Doctor Who: The Big Bang
V: Red Sky
In my sometimes misguided adolescence, I turned my nose up at American television - and American SF in particular - and worship British telly. Theirs was all surface gloss and no substance, I'd snottily proclaim: noise, big hair, perfect teeth, and conveyor belt plots. Our stuff (ironic that, being an Irish boy from the occupied North) was much better: intelligent, ironic, witty, gritty...
If ever that was true (was it just youthful snobbery?) then the last 10 years or so have well and truly changed things. Because these days, the only thing that UK Small Screen Inc. does well is soap. EastEnders and Coronation Street are amazing, wonderful beasts. But it seems like Blighty can no longer do drama, or even the humble sitcom, at which it once excelled. No wonder so many actors are flocking to America for a decent gig. And as yesterday's Doctor Who season finale proved, decent sci-fi is definitely of the menu too.
Last week, the first season of the reimagined V also concluded, and today I watched it back to back with Doctor Who.
One was an engaging, action-packed, straightforward yarn; the other a convoluted mess of tedious McGuffins, the sole purpose of which was to aggrandise its author. Steven Moffat's Doctor Who has been, almost from the beginning, an empty promise: so many bad, bad ideas and missteps; every decision made with a shrewd eye on merchandising.
I've watched Doctor Who since I was a toddler in the 80s. Some of my earliest memories are of Doctor Who. And I stopped watching this year. I didn't care. It's like a (straight) teenage fan had been handed the whole thing by the BBC and told, "There - do whatever you want." So we have a kid doing his best as the Doctor, horribly redesigned Daleks, sleazy slap'n'tickle, and then, in the finale, like, every monster, ever! Like, wow, dude!
The Pandorica. The Silence. Over-engineered gimmicks with grand labels, desperately stretched, like Cassandra from that first series back in 2005. A friend of mine - who writes novels and films and plays - often says that he longs for some straightforward storytelling. God, so do I. The over-cooked, re-heated shambles that made up this year's season finale was anything but straightforward. Thinking about it makes my head hurt.
The whole universe is destroyed (again?). The Doctor is killed (again? But oh no, actually he isn't). Amy is killed (but actually she isn't). Everyone is killed and so is the TARDIS (er... nah, they're not really). That's because in 21st century Doctor Who, you can play out any situation for thrills (or ratings), and there's never any consequences, because there's always a big reboot button at the end that makes everything better.
Just imagine the climax to Season 96, sometime in the future: The Doctor is being gang-raped by a pack of rabid Ogrons, while simultaneously, literally channelling Buddha, who's fisting eternity. BUT! A reflection on River Song's iPad 9.0 sends the Master into the heart of the Sun which then implodes and splatters everyone with cosmic cum, twitching the time vortex so that everything was the same as it was in the beginning.

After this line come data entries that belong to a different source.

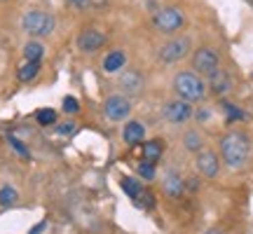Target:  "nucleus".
<instances>
[{"label":"nucleus","instance_id":"obj_30","mask_svg":"<svg viewBox=\"0 0 253 234\" xmlns=\"http://www.w3.org/2000/svg\"><path fill=\"white\" fill-rule=\"evenodd\" d=\"M68 2H71V5H78V7H82V5H87L89 0H68Z\"/></svg>","mask_w":253,"mask_h":234},{"label":"nucleus","instance_id":"obj_10","mask_svg":"<svg viewBox=\"0 0 253 234\" xmlns=\"http://www.w3.org/2000/svg\"><path fill=\"white\" fill-rule=\"evenodd\" d=\"M218 157L213 153H209V150H204V153L197 155V171L202 173V176H207V178H213L218 173Z\"/></svg>","mask_w":253,"mask_h":234},{"label":"nucleus","instance_id":"obj_21","mask_svg":"<svg viewBox=\"0 0 253 234\" xmlns=\"http://www.w3.org/2000/svg\"><path fill=\"white\" fill-rule=\"evenodd\" d=\"M183 143H185V148H188L190 153H199L202 150V136L197 131H188L185 138H183Z\"/></svg>","mask_w":253,"mask_h":234},{"label":"nucleus","instance_id":"obj_4","mask_svg":"<svg viewBox=\"0 0 253 234\" xmlns=\"http://www.w3.org/2000/svg\"><path fill=\"white\" fill-rule=\"evenodd\" d=\"M153 21L162 33H173V31H178L185 24V14L178 7H164L155 14Z\"/></svg>","mask_w":253,"mask_h":234},{"label":"nucleus","instance_id":"obj_27","mask_svg":"<svg viewBox=\"0 0 253 234\" xmlns=\"http://www.w3.org/2000/svg\"><path fill=\"white\" fill-rule=\"evenodd\" d=\"M225 115H227V119H244L246 117L242 110L237 108V106H230V103L225 106Z\"/></svg>","mask_w":253,"mask_h":234},{"label":"nucleus","instance_id":"obj_16","mask_svg":"<svg viewBox=\"0 0 253 234\" xmlns=\"http://www.w3.org/2000/svg\"><path fill=\"white\" fill-rule=\"evenodd\" d=\"M126 63V56H125V52H110L106 59H103V71L106 73H118L122 66Z\"/></svg>","mask_w":253,"mask_h":234},{"label":"nucleus","instance_id":"obj_9","mask_svg":"<svg viewBox=\"0 0 253 234\" xmlns=\"http://www.w3.org/2000/svg\"><path fill=\"white\" fill-rule=\"evenodd\" d=\"M103 42H106V36H103L101 31H96V28L84 31V33L80 36V40H78V45H80L82 52H96Z\"/></svg>","mask_w":253,"mask_h":234},{"label":"nucleus","instance_id":"obj_31","mask_svg":"<svg viewBox=\"0 0 253 234\" xmlns=\"http://www.w3.org/2000/svg\"><path fill=\"white\" fill-rule=\"evenodd\" d=\"M207 234H220V232H218V230H211V232H207Z\"/></svg>","mask_w":253,"mask_h":234},{"label":"nucleus","instance_id":"obj_5","mask_svg":"<svg viewBox=\"0 0 253 234\" xmlns=\"http://www.w3.org/2000/svg\"><path fill=\"white\" fill-rule=\"evenodd\" d=\"M188 54H190V38H185V36L173 38L167 45L160 47V59L164 63H176V61H181V59H185Z\"/></svg>","mask_w":253,"mask_h":234},{"label":"nucleus","instance_id":"obj_26","mask_svg":"<svg viewBox=\"0 0 253 234\" xmlns=\"http://www.w3.org/2000/svg\"><path fill=\"white\" fill-rule=\"evenodd\" d=\"M7 141H9V145H12V148H14V150L21 155V157H28V148L21 143L19 138H14V136H7Z\"/></svg>","mask_w":253,"mask_h":234},{"label":"nucleus","instance_id":"obj_6","mask_svg":"<svg viewBox=\"0 0 253 234\" xmlns=\"http://www.w3.org/2000/svg\"><path fill=\"white\" fill-rule=\"evenodd\" d=\"M192 66H195V73H202L204 78H211L218 71V54L209 47H202L192 56Z\"/></svg>","mask_w":253,"mask_h":234},{"label":"nucleus","instance_id":"obj_1","mask_svg":"<svg viewBox=\"0 0 253 234\" xmlns=\"http://www.w3.org/2000/svg\"><path fill=\"white\" fill-rule=\"evenodd\" d=\"M249 153H251V143L244 134L239 131H230L227 136H223L220 141V157L223 162L230 166V169H242L249 159Z\"/></svg>","mask_w":253,"mask_h":234},{"label":"nucleus","instance_id":"obj_24","mask_svg":"<svg viewBox=\"0 0 253 234\" xmlns=\"http://www.w3.org/2000/svg\"><path fill=\"white\" fill-rule=\"evenodd\" d=\"M136 173H138L141 178H145V180H153L155 178V166L150 162H141L138 166H136Z\"/></svg>","mask_w":253,"mask_h":234},{"label":"nucleus","instance_id":"obj_20","mask_svg":"<svg viewBox=\"0 0 253 234\" xmlns=\"http://www.w3.org/2000/svg\"><path fill=\"white\" fill-rule=\"evenodd\" d=\"M17 190L12 188V185H2L0 188V206H12V204H17Z\"/></svg>","mask_w":253,"mask_h":234},{"label":"nucleus","instance_id":"obj_3","mask_svg":"<svg viewBox=\"0 0 253 234\" xmlns=\"http://www.w3.org/2000/svg\"><path fill=\"white\" fill-rule=\"evenodd\" d=\"M24 31L28 36H36V38H42V36H49L54 31V17L47 14L42 9H31L24 14Z\"/></svg>","mask_w":253,"mask_h":234},{"label":"nucleus","instance_id":"obj_8","mask_svg":"<svg viewBox=\"0 0 253 234\" xmlns=\"http://www.w3.org/2000/svg\"><path fill=\"white\" fill-rule=\"evenodd\" d=\"M162 115L164 119H169L171 124H183V122H188L190 117H192V106H190L188 101H169V103H164L162 108Z\"/></svg>","mask_w":253,"mask_h":234},{"label":"nucleus","instance_id":"obj_17","mask_svg":"<svg viewBox=\"0 0 253 234\" xmlns=\"http://www.w3.org/2000/svg\"><path fill=\"white\" fill-rule=\"evenodd\" d=\"M42 54H45V47L40 45V42H36V40H31V42H28V45L24 47V56H26V61H36V63H40Z\"/></svg>","mask_w":253,"mask_h":234},{"label":"nucleus","instance_id":"obj_22","mask_svg":"<svg viewBox=\"0 0 253 234\" xmlns=\"http://www.w3.org/2000/svg\"><path fill=\"white\" fill-rule=\"evenodd\" d=\"M38 124H42V126H49V124H54L56 122V113L54 110H49V108H42V110H38Z\"/></svg>","mask_w":253,"mask_h":234},{"label":"nucleus","instance_id":"obj_7","mask_svg":"<svg viewBox=\"0 0 253 234\" xmlns=\"http://www.w3.org/2000/svg\"><path fill=\"white\" fill-rule=\"evenodd\" d=\"M103 113H106V117H108L110 122H122V119H126V115L131 113V103H129L126 96L115 94V96H108V99H106Z\"/></svg>","mask_w":253,"mask_h":234},{"label":"nucleus","instance_id":"obj_14","mask_svg":"<svg viewBox=\"0 0 253 234\" xmlns=\"http://www.w3.org/2000/svg\"><path fill=\"white\" fill-rule=\"evenodd\" d=\"M209 84H211V91L218 94V96H223L230 91V78H227L225 71H216L211 78H209Z\"/></svg>","mask_w":253,"mask_h":234},{"label":"nucleus","instance_id":"obj_29","mask_svg":"<svg viewBox=\"0 0 253 234\" xmlns=\"http://www.w3.org/2000/svg\"><path fill=\"white\" fill-rule=\"evenodd\" d=\"M42 230H45V223H40V225H36V227H33V230H31L28 234H40Z\"/></svg>","mask_w":253,"mask_h":234},{"label":"nucleus","instance_id":"obj_15","mask_svg":"<svg viewBox=\"0 0 253 234\" xmlns=\"http://www.w3.org/2000/svg\"><path fill=\"white\" fill-rule=\"evenodd\" d=\"M143 162H150V164H155L160 157H162V153H164V143L162 141H148V143L143 145Z\"/></svg>","mask_w":253,"mask_h":234},{"label":"nucleus","instance_id":"obj_23","mask_svg":"<svg viewBox=\"0 0 253 234\" xmlns=\"http://www.w3.org/2000/svg\"><path fill=\"white\" fill-rule=\"evenodd\" d=\"M134 201H136V204H138L141 208H153V206H155L153 192H148V190H143V192H141V195H138V197H136Z\"/></svg>","mask_w":253,"mask_h":234},{"label":"nucleus","instance_id":"obj_12","mask_svg":"<svg viewBox=\"0 0 253 234\" xmlns=\"http://www.w3.org/2000/svg\"><path fill=\"white\" fill-rule=\"evenodd\" d=\"M162 188L169 197H181L183 190H185V183H183V178L178 176V173H164Z\"/></svg>","mask_w":253,"mask_h":234},{"label":"nucleus","instance_id":"obj_11","mask_svg":"<svg viewBox=\"0 0 253 234\" xmlns=\"http://www.w3.org/2000/svg\"><path fill=\"white\" fill-rule=\"evenodd\" d=\"M120 87H122L126 94L136 96V94H141V89H143V78H141L136 71L122 73V78H120Z\"/></svg>","mask_w":253,"mask_h":234},{"label":"nucleus","instance_id":"obj_19","mask_svg":"<svg viewBox=\"0 0 253 234\" xmlns=\"http://www.w3.org/2000/svg\"><path fill=\"white\" fill-rule=\"evenodd\" d=\"M38 71H40V63L36 61H26L21 68H19V80L21 82H28V80H33L38 75Z\"/></svg>","mask_w":253,"mask_h":234},{"label":"nucleus","instance_id":"obj_13","mask_svg":"<svg viewBox=\"0 0 253 234\" xmlns=\"http://www.w3.org/2000/svg\"><path fill=\"white\" fill-rule=\"evenodd\" d=\"M145 136V126L141 122H126V126L122 129V138H125V143L129 145H136L141 143Z\"/></svg>","mask_w":253,"mask_h":234},{"label":"nucleus","instance_id":"obj_18","mask_svg":"<svg viewBox=\"0 0 253 234\" xmlns=\"http://www.w3.org/2000/svg\"><path fill=\"white\" fill-rule=\"evenodd\" d=\"M120 185H122V192H125L126 197H131V199H136L141 192H143V185H141L136 178H122Z\"/></svg>","mask_w":253,"mask_h":234},{"label":"nucleus","instance_id":"obj_25","mask_svg":"<svg viewBox=\"0 0 253 234\" xmlns=\"http://www.w3.org/2000/svg\"><path fill=\"white\" fill-rule=\"evenodd\" d=\"M63 110H66L68 115L78 113V110H80V103H78V99H73V96H66V99H63Z\"/></svg>","mask_w":253,"mask_h":234},{"label":"nucleus","instance_id":"obj_28","mask_svg":"<svg viewBox=\"0 0 253 234\" xmlns=\"http://www.w3.org/2000/svg\"><path fill=\"white\" fill-rule=\"evenodd\" d=\"M73 131H75V124H73V122H66V124L59 126V134H63V136L73 134Z\"/></svg>","mask_w":253,"mask_h":234},{"label":"nucleus","instance_id":"obj_2","mask_svg":"<svg viewBox=\"0 0 253 234\" xmlns=\"http://www.w3.org/2000/svg\"><path fill=\"white\" fill-rule=\"evenodd\" d=\"M173 91L178 94L181 101H188V103H195V101H202L204 94H207V84L202 82L197 73L190 71H181L173 80Z\"/></svg>","mask_w":253,"mask_h":234}]
</instances>
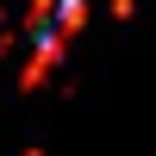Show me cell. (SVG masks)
I'll return each mask as SVG.
<instances>
[{
  "instance_id": "1",
  "label": "cell",
  "mask_w": 156,
  "mask_h": 156,
  "mask_svg": "<svg viewBox=\"0 0 156 156\" xmlns=\"http://www.w3.org/2000/svg\"><path fill=\"white\" fill-rule=\"evenodd\" d=\"M25 31H31L37 56L69 50V37L81 31V0H37V6H31V19H25Z\"/></svg>"
}]
</instances>
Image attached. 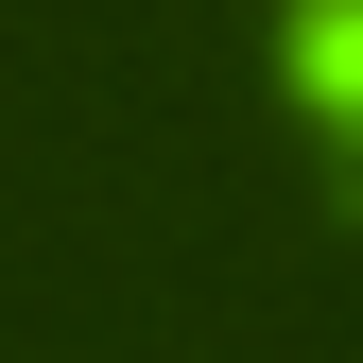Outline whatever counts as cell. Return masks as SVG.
Segmentation results:
<instances>
[{"label":"cell","instance_id":"obj_1","mask_svg":"<svg viewBox=\"0 0 363 363\" xmlns=\"http://www.w3.org/2000/svg\"><path fill=\"white\" fill-rule=\"evenodd\" d=\"M277 52H294V86L363 139V0H277Z\"/></svg>","mask_w":363,"mask_h":363}]
</instances>
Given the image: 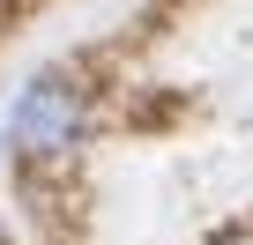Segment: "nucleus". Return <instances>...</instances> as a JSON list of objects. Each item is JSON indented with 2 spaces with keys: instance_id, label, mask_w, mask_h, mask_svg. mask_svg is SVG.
<instances>
[{
  "instance_id": "nucleus-1",
  "label": "nucleus",
  "mask_w": 253,
  "mask_h": 245,
  "mask_svg": "<svg viewBox=\"0 0 253 245\" xmlns=\"http://www.w3.org/2000/svg\"><path fill=\"white\" fill-rule=\"evenodd\" d=\"M82 127H89L82 89H75L67 74H38V82H23V97H15L8 141L30 149V156H67V149L82 141Z\"/></svg>"
},
{
  "instance_id": "nucleus-2",
  "label": "nucleus",
  "mask_w": 253,
  "mask_h": 245,
  "mask_svg": "<svg viewBox=\"0 0 253 245\" xmlns=\"http://www.w3.org/2000/svg\"><path fill=\"white\" fill-rule=\"evenodd\" d=\"M216 245H246V238H216Z\"/></svg>"
},
{
  "instance_id": "nucleus-3",
  "label": "nucleus",
  "mask_w": 253,
  "mask_h": 245,
  "mask_svg": "<svg viewBox=\"0 0 253 245\" xmlns=\"http://www.w3.org/2000/svg\"><path fill=\"white\" fill-rule=\"evenodd\" d=\"M0 245H8V230H0Z\"/></svg>"
},
{
  "instance_id": "nucleus-4",
  "label": "nucleus",
  "mask_w": 253,
  "mask_h": 245,
  "mask_svg": "<svg viewBox=\"0 0 253 245\" xmlns=\"http://www.w3.org/2000/svg\"><path fill=\"white\" fill-rule=\"evenodd\" d=\"M0 141H8V134H0Z\"/></svg>"
}]
</instances>
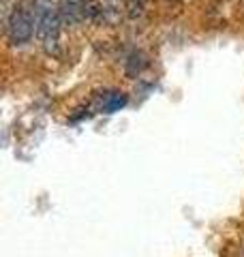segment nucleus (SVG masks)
Wrapping results in <instances>:
<instances>
[{
	"label": "nucleus",
	"instance_id": "1",
	"mask_svg": "<svg viewBox=\"0 0 244 257\" xmlns=\"http://www.w3.org/2000/svg\"><path fill=\"white\" fill-rule=\"evenodd\" d=\"M5 32L9 43L15 47H24L37 35V15L35 0H15L11 18L5 24Z\"/></svg>",
	"mask_w": 244,
	"mask_h": 257
},
{
	"label": "nucleus",
	"instance_id": "2",
	"mask_svg": "<svg viewBox=\"0 0 244 257\" xmlns=\"http://www.w3.org/2000/svg\"><path fill=\"white\" fill-rule=\"evenodd\" d=\"M35 15H37V39L45 52H56L60 35V0H35Z\"/></svg>",
	"mask_w": 244,
	"mask_h": 257
},
{
	"label": "nucleus",
	"instance_id": "4",
	"mask_svg": "<svg viewBox=\"0 0 244 257\" xmlns=\"http://www.w3.org/2000/svg\"><path fill=\"white\" fill-rule=\"evenodd\" d=\"M146 9V0H127V13L129 18H140Z\"/></svg>",
	"mask_w": 244,
	"mask_h": 257
},
{
	"label": "nucleus",
	"instance_id": "3",
	"mask_svg": "<svg viewBox=\"0 0 244 257\" xmlns=\"http://www.w3.org/2000/svg\"><path fill=\"white\" fill-rule=\"evenodd\" d=\"M92 9L90 0H60V15H62V24L67 26H77V24L86 22L88 18H92Z\"/></svg>",
	"mask_w": 244,
	"mask_h": 257
},
{
	"label": "nucleus",
	"instance_id": "5",
	"mask_svg": "<svg viewBox=\"0 0 244 257\" xmlns=\"http://www.w3.org/2000/svg\"><path fill=\"white\" fill-rule=\"evenodd\" d=\"M118 5H120V0H107V7H105V11H113Z\"/></svg>",
	"mask_w": 244,
	"mask_h": 257
}]
</instances>
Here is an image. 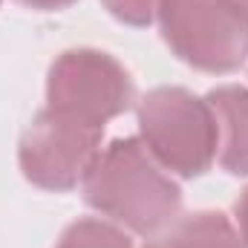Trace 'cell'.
<instances>
[{
  "mask_svg": "<svg viewBox=\"0 0 248 248\" xmlns=\"http://www.w3.org/2000/svg\"><path fill=\"white\" fill-rule=\"evenodd\" d=\"M231 3H234V6H237V9H240V12L248 17V0H231Z\"/></svg>",
  "mask_w": 248,
  "mask_h": 248,
  "instance_id": "7c38bea8",
  "label": "cell"
},
{
  "mask_svg": "<svg viewBox=\"0 0 248 248\" xmlns=\"http://www.w3.org/2000/svg\"><path fill=\"white\" fill-rule=\"evenodd\" d=\"M101 127L75 122L55 110H41L20 139V170L44 190H72L84 182L93 159L98 156Z\"/></svg>",
  "mask_w": 248,
  "mask_h": 248,
  "instance_id": "5b68a950",
  "label": "cell"
},
{
  "mask_svg": "<svg viewBox=\"0 0 248 248\" xmlns=\"http://www.w3.org/2000/svg\"><path fill=\"white\" fill-rule=\"evenodd\" d=\"M17 3H23L29 9H38V12H58V9L72 6L75 0H17Z\"/></svg>",
  "mask_w": 248,
  "mask_h": 248,
  "instance_id": "8fae6325",
  "label": "cell"
},
{
  "mask_svg": "<svg viewBox=\"0 0 248 248\" xmlns=\"http://www.w3.org/2000/svg\"><path fill=\"white\" fill-rule=\"evenodd\" d=\"M234 214H237V234H240L243 246L248 248V187L243 190V196L237 199V208H234Z\"/></svg>",
  "mask_w": 248,
  "mask_h": 248,
  "instance_id": "30bf717a",
  "label": "cell"
},
{
  "mask_svg": "<svg viewBox=\"0 0 248 248\" xmlns=\"http://www.w3.org/2000/svg\"><path fill=\"white\" fill-rule=\"evenodd\" d=\"M104 9L127 26H147L156 17L159 0H101Z\"/></svg>",
  "mask_w": 248,
  "mask_h": 248,
  "instance_id": "9c48e42d",
  "label": "cell"
},
{
  "mask_svg": "<svg viewBox=\"0 0 248 248\" xmlns=\"http://www.w3.org/2000/svg\"><path fill=\"white\" fill-rule=\"evenodd\" d=\"M156 20L179 61L202 72H234L248 55V17L231 0H159Z\"/></svg>",
  "mask_w": 248,
  "mask_h": 248,
  "instance_id": "3957f363",
  "label": "cell"
},
{
  "mask_svg": "<svg viewBox=\"0 0 248 248\" xmlns=\"http://www.w3.org/2000/svg\"><path fill=\"white\" fill-rule=\"evenodd\" d=\"M144 248H246L234 222L217 211H196L176 217L168 228L153 234Z\"/></svg>",
  "mask_w": 248,
  "mask_h": 248,
  "instance_id": "52a82bcc",
  "label": "cell"
},
{
  "mask_svg": "<svg viewBox=\"0 0 248 248\" xmlns=\"http://www.w3.org/2000/svg\"><path fill=\"white\" fill-rule=\"evenodd\" d=\"M139 130L147 153L176 176H202L219 150V130L208 98L182 87L150 90L139 104Z\"/></svg>",
  "mask_w": 248,
  "mask_h": 248,
  "instance_id": "7a4b0ae2",
  "label": "cell"
},
{
  "mask_svg": "<svg viewBox=\"0 0 248 248\" xmlns=\"http://www.w3.org/2000/svg\"><path fill=\"white\" fill-rule=\"evenodd\" d=\"M58 248H133L122 228L107 219H78L58 240Z\"/></svg>",
  "mask_w": 248,
  "mask_h": 248,
  "instance_id": "ba28073f",
  "label": "cell"
},
{
  "mask_svg": "<svg viewBox=\"0 0 248 248\" xmlns=\"http://www.w3.org/2000/svg\"><path fill=\"white\" fill-rule=\"evenodd\" d=\"M133 104V81L122 63L98 49L58 55L46 78V107L75 122L101 127Z\"/></svg>",
  "mask_w": 248,
  "mask_h": 248,
  "instance_id": "277c9868",
  "label": "cell"
},
{
  "mask_svg": "<svg viewBox=\"0 0 248 248\" xmlns=\"http://www.w3.org/2000/svg\"><path fill=\"white\" fill-rule=\"evenodd\" d=\"M208 104L219 130V165L234 176H248V90L217 87L208 93Z\"/></svg>",
  "mask_w": 248,
  "mask_h": 248,
  "instance_id": "8992f818",
  "label": "cell"
},
{
  "mask_svg": "<svg viewBox=\"0 0 248 248\" xmlns=\"http://www.w3.org/2000/svg\"><path fill=\"white\" fill-rule=\"evenodd\" d=\"M84 199L119 228L153 237L182 208V190L147 153L141 139H116L93 159L84 176Z\"/></svg>",
  "mask_w": 248,
  "mask_h": 248,
  "instance_id": "6da1fadb",
  "label": "cell"
}]
</instances>
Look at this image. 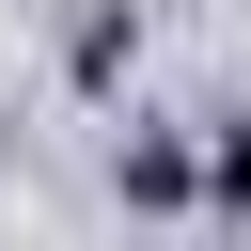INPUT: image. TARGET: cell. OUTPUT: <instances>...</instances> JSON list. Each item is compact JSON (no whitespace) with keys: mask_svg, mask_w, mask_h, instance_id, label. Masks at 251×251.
Returning <instances> with one entry per match:
<instances>
[]
</instances>
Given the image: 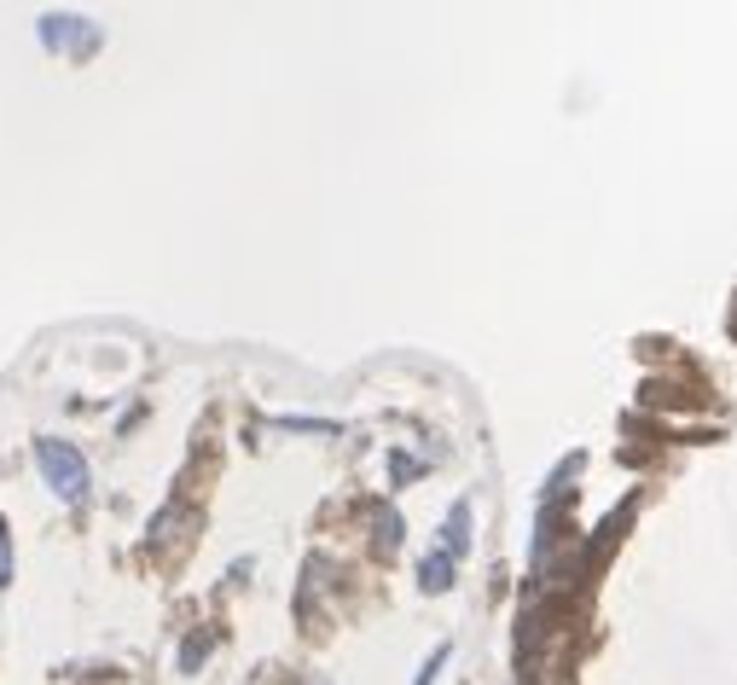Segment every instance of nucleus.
<instances>
[{
	"instance_id": "f03ea898",
	"label": "nucleus",
	"mask_w": 737,
	"mask_h": 685,
	"mask_svg": "<svg viewBox=\"0 0 737 685\" xmlns=\"http://www.w3.org/2000/svg\"><path fill=\"white\" fill-rule=\"evenodd\" d=\"M447 570H453V557H447V552H442V557H430V564H424V593H442L447 581H453Z\"/></svg>"
},
{
	"instance_id": "7ed1b4c3",
	"label": "nucleus",
	"mask_w": 737,
	"mask_h": 685,
	"mask_svg": "<svg viewBox=\"0 0 737 685\" xmlns=\"http://www.w3.org/2000/svg\"><path fill=\"white\" fill-rule=\"evenodd\" d=\"M0 587H12V535H7V517H0Z\"/></svg>"
},
{
	"instance_id": "f257e3e1",
	"label": "nucleus",
	"mask_w": 737,
	"mask_h": 685,
	"mask_svg": "<svg viewBox=\"0 0 737 685\" xmlns=\"http://www.w3.org/2000/svg\"><path fill=\"white\" fill-rule=\"evenodd\" d=\"M36 465H41V476H47V488H53L59 500H88V460L75 453L70 442H59V436H41L36 442Z\"/></svg>"
}]
</instances>
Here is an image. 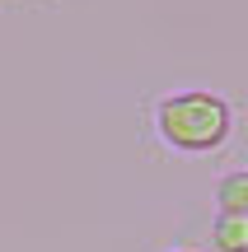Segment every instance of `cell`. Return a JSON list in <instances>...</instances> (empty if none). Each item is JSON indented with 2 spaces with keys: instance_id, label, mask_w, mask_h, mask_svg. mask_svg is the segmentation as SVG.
Instances as JSON below:
<instances>
[{
  "instance_id": "1",
  "label": "cell",
  "mask_w": 248,
  "mask_h": 252,
  "mask_svg": "<svg viewBox=\"0 0 248 252\" xmlns=\"http://www.w3.org/2000/svg\"><path fill=\"white\" fill-rule=\"evenodd\" d=\"M155 126L164 135V145L183 154H211L230 140V126H234V112L220 94L211 89H183V94H169L159 98L155 108Z\"/></svg>"
},
{
  "instance_id": "2",
  "label": "cell",
  "mask_w": 248,
  "mask_h": 252,
  "mask_svg": "<svg viewBox=\"0 0 248 252\" xmlns=\"http://www.w3.org/2000/svg\"><path fill=\"white\" fill-rule=\"evenodd\" d=\"M211 252H248V215H215Z\"/></svg>"
},
{
  "instance_id": "3",
  "label": "cell",
  "mask_w": 248,
  "mask_h": 252,
  "mask_svg": "<svg viewBox=\"0 0 248 252\" xmlns=\"http://www.w3.org/2000/svg\"><path fill=\"white\" fill-rule=\"evenodd\" d=\"M215 206H220V215H248V168L225 173V178H220V187H215Z\"/></svg>"
},
{
  "instance_id": "4",
  "label": "cell",
  "mask_w": 248,
  "mask_h": 252,
  "mask_svg": "<svg viewBox=\"0 0 248 252\" xmlns=\"http://www.w3.org/2000/svg\"><path fill=\"white\" fill-rule=\"evenodd\" d=\"M183 252H192V248H183Z\"/></svg>"
}]
</instances>
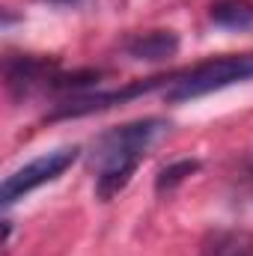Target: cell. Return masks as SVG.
Wrapping results in <instances>:
<instances>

You know where you are with V. They tell a story, you see, with thrills and spills thrown in. It's not perfect. The CGI spaceship interiors are appalling. The characters are, by and large, cardboard cutouts. This lot - complete with a conflicted priest - wouldn't be out of place in The Poseidon Adventure.
But it clips along. It makes sense. Characters don't have to vomit huge paragraphs of script in milliseconds, explaining what's just happened. When FBI agent Erica throws a grenade into Anna's revolting maternity ward, I get it. It makes sense. When the Doctor decides to fly the Pandorica, which was a prison, but is now a rocket (or something) into the Sun (which is the exploding TARDIS) and then doesn't die, or does (who knows? Who cares?), I don't. It just annoys me. Don't treat me like an idiot. I don't read The Sun and The Daily Mail. I don't like Jeremy Clarkson. And I don't like your Doctor Who - because it's shit.
That's what Steven Moffat's Doctor Who does: treats its audience like idiots; breathless, excitable puppies who'll respond to any old stimuli.
Doctor Who can be big and clever, and deep, and emotional. It has been before, from day one. But today's TV impresarios have one overriding agenda, and that is their own egos, their own careers, and their own bank balance. I won't be buying any of their ugly Daleks, or self-congratulatory DVDs. But thousands will do.
Moffat: you've done what no other producer has done in nearly fifty years. You've totally fucked it up.